REQUIRED TASK
Return every item below word for word, keeping each line unchanged.

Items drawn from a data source
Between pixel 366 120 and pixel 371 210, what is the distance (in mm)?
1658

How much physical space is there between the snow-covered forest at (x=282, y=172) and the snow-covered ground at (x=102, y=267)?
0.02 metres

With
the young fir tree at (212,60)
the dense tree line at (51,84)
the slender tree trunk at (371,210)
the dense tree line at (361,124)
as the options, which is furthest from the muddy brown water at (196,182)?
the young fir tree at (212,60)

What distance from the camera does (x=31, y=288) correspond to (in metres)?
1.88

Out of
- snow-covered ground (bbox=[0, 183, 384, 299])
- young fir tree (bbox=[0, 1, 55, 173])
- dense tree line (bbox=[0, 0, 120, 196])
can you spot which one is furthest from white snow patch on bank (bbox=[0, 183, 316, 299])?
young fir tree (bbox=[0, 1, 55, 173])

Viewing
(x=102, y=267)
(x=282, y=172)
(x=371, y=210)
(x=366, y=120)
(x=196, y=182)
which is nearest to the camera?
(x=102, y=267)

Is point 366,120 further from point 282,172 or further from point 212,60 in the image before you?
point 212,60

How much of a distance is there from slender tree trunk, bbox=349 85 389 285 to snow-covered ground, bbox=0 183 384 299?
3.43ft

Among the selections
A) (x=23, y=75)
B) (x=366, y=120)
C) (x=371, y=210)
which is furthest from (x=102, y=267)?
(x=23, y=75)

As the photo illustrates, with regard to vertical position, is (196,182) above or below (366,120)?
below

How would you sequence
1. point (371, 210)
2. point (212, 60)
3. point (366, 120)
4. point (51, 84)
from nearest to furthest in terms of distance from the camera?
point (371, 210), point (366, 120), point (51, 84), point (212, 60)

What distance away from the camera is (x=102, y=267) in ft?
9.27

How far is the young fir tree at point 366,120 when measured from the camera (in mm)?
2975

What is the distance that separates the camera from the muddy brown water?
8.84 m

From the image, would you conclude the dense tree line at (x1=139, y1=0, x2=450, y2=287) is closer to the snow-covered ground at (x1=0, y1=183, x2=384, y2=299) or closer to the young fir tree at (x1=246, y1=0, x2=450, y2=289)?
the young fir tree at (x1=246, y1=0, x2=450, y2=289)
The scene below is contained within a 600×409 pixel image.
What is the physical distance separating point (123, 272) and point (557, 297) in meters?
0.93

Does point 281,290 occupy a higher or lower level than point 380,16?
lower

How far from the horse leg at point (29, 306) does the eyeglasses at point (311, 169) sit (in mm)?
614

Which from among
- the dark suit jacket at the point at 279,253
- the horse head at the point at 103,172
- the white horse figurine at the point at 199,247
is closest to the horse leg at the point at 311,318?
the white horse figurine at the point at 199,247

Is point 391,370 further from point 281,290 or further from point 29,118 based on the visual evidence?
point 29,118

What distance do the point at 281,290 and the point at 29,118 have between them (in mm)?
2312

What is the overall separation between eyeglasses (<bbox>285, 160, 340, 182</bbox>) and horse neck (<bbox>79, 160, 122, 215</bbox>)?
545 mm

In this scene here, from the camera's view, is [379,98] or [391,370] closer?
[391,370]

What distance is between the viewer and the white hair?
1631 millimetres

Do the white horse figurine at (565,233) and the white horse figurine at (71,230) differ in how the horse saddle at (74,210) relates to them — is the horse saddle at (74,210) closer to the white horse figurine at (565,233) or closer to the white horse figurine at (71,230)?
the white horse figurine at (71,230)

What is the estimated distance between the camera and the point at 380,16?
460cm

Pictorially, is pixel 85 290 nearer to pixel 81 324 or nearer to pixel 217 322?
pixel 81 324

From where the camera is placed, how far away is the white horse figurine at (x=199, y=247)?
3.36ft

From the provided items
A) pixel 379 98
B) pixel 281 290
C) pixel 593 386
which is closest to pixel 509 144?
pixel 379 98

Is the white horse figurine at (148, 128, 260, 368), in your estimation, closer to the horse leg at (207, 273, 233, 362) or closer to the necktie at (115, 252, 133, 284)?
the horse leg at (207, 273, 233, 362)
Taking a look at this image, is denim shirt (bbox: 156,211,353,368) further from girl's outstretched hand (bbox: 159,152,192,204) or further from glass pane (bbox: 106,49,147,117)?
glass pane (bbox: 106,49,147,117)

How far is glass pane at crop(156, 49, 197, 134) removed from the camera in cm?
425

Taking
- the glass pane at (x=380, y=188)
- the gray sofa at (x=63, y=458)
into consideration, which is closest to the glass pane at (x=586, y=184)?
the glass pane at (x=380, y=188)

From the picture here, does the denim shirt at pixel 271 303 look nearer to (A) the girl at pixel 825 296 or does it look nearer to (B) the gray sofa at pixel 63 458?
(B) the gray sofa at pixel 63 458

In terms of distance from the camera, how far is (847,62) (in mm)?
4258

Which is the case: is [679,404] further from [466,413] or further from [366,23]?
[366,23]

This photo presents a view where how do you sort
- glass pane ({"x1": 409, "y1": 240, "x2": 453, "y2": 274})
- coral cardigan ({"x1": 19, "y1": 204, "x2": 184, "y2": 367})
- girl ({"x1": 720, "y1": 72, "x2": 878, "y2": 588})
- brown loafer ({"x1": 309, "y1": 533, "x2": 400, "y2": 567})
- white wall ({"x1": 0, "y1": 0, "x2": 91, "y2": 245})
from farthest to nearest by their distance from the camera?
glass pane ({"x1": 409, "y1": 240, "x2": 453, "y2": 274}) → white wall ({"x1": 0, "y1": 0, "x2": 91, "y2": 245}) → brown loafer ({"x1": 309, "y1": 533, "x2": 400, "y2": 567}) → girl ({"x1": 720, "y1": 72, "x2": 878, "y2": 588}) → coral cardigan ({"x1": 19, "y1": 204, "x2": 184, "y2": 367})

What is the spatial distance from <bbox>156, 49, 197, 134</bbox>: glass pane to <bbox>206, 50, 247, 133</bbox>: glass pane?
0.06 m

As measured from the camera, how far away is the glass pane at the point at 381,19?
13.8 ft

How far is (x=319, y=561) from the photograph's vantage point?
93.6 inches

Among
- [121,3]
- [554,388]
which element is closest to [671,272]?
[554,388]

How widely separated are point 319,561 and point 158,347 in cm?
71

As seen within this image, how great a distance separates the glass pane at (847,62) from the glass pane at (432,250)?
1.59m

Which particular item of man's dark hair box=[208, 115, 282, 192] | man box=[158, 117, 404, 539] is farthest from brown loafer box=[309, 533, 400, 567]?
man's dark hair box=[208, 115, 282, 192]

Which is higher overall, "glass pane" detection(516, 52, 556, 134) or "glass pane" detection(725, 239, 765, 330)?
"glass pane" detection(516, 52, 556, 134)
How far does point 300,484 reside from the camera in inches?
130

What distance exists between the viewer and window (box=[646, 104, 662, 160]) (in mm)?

TASK OUTPUT
Between pixel 366 120 and pixel 371 210, what is the distance (in mm)?
1658

How much physical space is there between the snow-covered forest at (x=282, y=172) and the snow-covered ground at (x=102, y=267)?
0.02 metres

With
the young fir tree at (212,60)
the dense tree line at (51,84)
the slender tree trunk at (371,210)
the dense tree line at (361,124)
as the options, which is furthest from the muddy brown water at (196,182)?
the young fir tree at (212,60)

What distance from the camera does (x=31, y=288) correspond to (in metres)?
1.88

Out of
- snow-covered ground (bbox=[0, 183, 384, 299])
- young fir tree (bbox=[0, 1, 55, 173])
- dense tree line (bbox=[0, 0, 120, 196])
can you spot which one is furthest from white snow patch on bank (bbox=[0, 183, 316, 299])?
young fir tree (bbox=[0, 1, 55, 173])

Viewing
(x=102, y=267)
(x=282, y=172)
(x=371, y=210)
(x=366, y=120)
(x=196, y=182)
which is nearest to the camera?
(x=102, y=267)

Is point 366,120 further from point 282,172 or further from point 212,60 in the image before you?
point 212,60

How much of a distance is there from slender tree trunk, bbox=349 85 389 285 to snow-covered ground, bbox=0 183 384 299?
3.43ft

Among the selections
A) (x=23, y=75)
B) (x=366, y=120)
C) (x=371, y=210)
which is furthest from (x=102, y=267)?
(x=23, y=75)

As the photo illustrates, with regard to vertical position, is (196,182) above or below (366,120)?
below

How would you sequence
1. point (371, 210)
2. point (212, 60)
3. point (366, 120)
4. point (51, 84)
from nearest to furthest in terms of distance from the camera?
point (371, 210), point (366, 120), point (51, 84), point (212, 60)

What distance away from the camera is (x=102, y=267) in ft?
9.27

How far is the young fir tree at point 366,120 when measured from the camera (in mm)?
2975

What is the distance that separates the camera from the muddy brown water?
8.84 m

From the image, would you conclude the dense tree line at (x1=139, y1=0, x2=450, y2=287) is closer to the snow-covered ground at (x1=0, y1=183, x2=384, y2=299) or closer to the young fir tree at (x1=246, y1=0, x2=450, y2=289)?
the young fir tree at (x1=246, y1=0, x2=450, y2=289)
The scene below is contained within a 600×409 pixel image.
What is the physical distance separating point (123, 272) and point (557, 297) in meters?
0.93

Does point 281,290 occupy a higher or lower level than point 380,16?
lower

How far from the horse leg at point (29, 306) does the eyeglasses at point (311, 169) sit (in mm)?
614

Which from among
- the dark suit jacket at the point at 279,253
- the horse head at the point at 103,172
- the white horse figurine at the point at 199,247
is closest to the horse leg at the point at 311,318?
the white horse figurine at the point at 199,247

Is point 391,370 further from point 281,290 or further from point 29,118 based on the visual evidence?
point 29,118

What distance do the point at 281,290 and the point at 29,118 have between them (in mm)?
2312

What is the overall separation between eyeglasses (<bbox>285, 160, 340, 182</bbox>) and horse neck (<bbox>79, 160, 122, 215</bbox>)?
545 mm

In this scene here, from the camera's view, is [379,98] or [391,370] closer?
[391,370]

What distance is between the viewer and the white hair?
1631 millimetres

Do the white horse figurine at (565,233) and the white horse figurine at (71,230) differ in how the horse saddle at (74,210) relates to them — is the horse saddle at (74,210) closer to the white horse figurine at (565,233) or closer to the white horse figurine at (71,230)?
the white horse figurine at (71,230)

What is the estimated distance between the camera and the point at 380,16?
460cm

Pictorially, is pixel 85 290 nearer to pixel 81 324 or nearer to pixel 217 322?
pixel 81 324

From where the camera is placed, how far away is the white horse figurine at (x=199, y=247)?
3.36ft

From the provided items
A) pixel 379 98
B) pixel 281 290
C) pixel 593 386
which is closest to pixel 509 144?
pixel 379 98

Is the white horse figurine at (148, 128, 260, 368), in your estimation, closer to the horse leg at (207, 273, 233, 362) or closer to the necktie at (115, 252, 133, 284)?
the horse leg at (207, 273, 233, 362)
Taking a look at this image, is denim shirt (bbox: 156,211,353,368) further from girl's outstretched hand (bbox: 159,152,192,204) or further from glass pane (bbox: 106,49,147,117)?
glass pane (bbox: 106,49,147,117)

How far is glass pane at crop(156, 49, 197, 134) removed from the camera in cm?
425

Taking
- the glass pane at (x=380, y=188)
- the gray sofa at (x=63, y=458)
into consideration, which is closest to the glass pane at (x=586, y=184)?
the glass pane at (x=380, y=188)

From the picture here, does the denim shirt at pixel 271 303 look nearer to (A) the girl at pixel 825 296 or does it look nearer to (B) the gray sofa at pixel 63 458?
(B) the gray sofa at pixel 63 458

In terms of distance from the camera, how far is (847,62) (in mm)?
4258

Which is the case: is [679,404] further from [466,413] or further from [366,23]?
[366,23]

This photo presents a view where how do you sort
- glass pane ({"x1": 409, "y1": 240, "x2": 453, "y2": 274})
- coral cardigan ({"x1": 19, "y1": 204, "x2": 184, "y2": 367})
- girl ({"x1": 720, "y1": 72, "x2": 878, "y2": 588})
- brown loafer ({"x1": 309, "y1": 533, "x2": 400, "y2": 567})
- white wall ({"x1": 0, "y1": 0, "x2": 91, "y2": 245})
from farthest to nearest by their distance from the camera?
glass pane ({"x1": 409, "y1": 240, "x2": 453, "y2": 274}) → white wall ({"x1": 0, "y1": 0, "x2": 91, "y2": 245}) → brown loafer ({"x1": 309, "y1": 533, "x2": 400, "y2": 567}) → girl ({"x1": 720, "y1": 72, "x2": 878, "y2": 588}) → coral cardigan ({"x1": 19, "y1": 204, "x2": 184, "y2": 367})

What is the spatial distance from <bbox>156, 49, 197, 134</bbox>: glass pane to <bbox>206, 50, 247, 133</bbox>: glass pane?
0.06 m

As measured from the camera, how far away is the glass pane at the point at 381,19?
13.8 ft

How far is (x=319, y=561) from the photograph's vantage point?
93.6 inches

Among
- [121,3]
- [554,388]
which element is closest to [671,272]?
[554,388]

How widely separated are point 319,561 and point 158,347 in cm?
71

As seen within this image, how great a distance separates the glass pane at (847,62) from the glass pane at (432,250)?
1.59m

Which particular item of man's dark hair box=[208, 115, 282, 192] | man box=[158, 117, 404, 539] is farthest from brown loafer box=[309, 533, 400, 567]?
man's dark hair box=[208, 115, 282, 192]

Which is higher overall, "glass pane" detection(516, 52, 556, 134) or "glass pane" detection(725, 239, 765, 330)?
"glass pane" detection(516, 52, 556, 134)
How far does point 300,484 reside from the camera in inches?
130

What distance exists between the viewer and window (box=[646, 104, 662, 160]) (in mm)?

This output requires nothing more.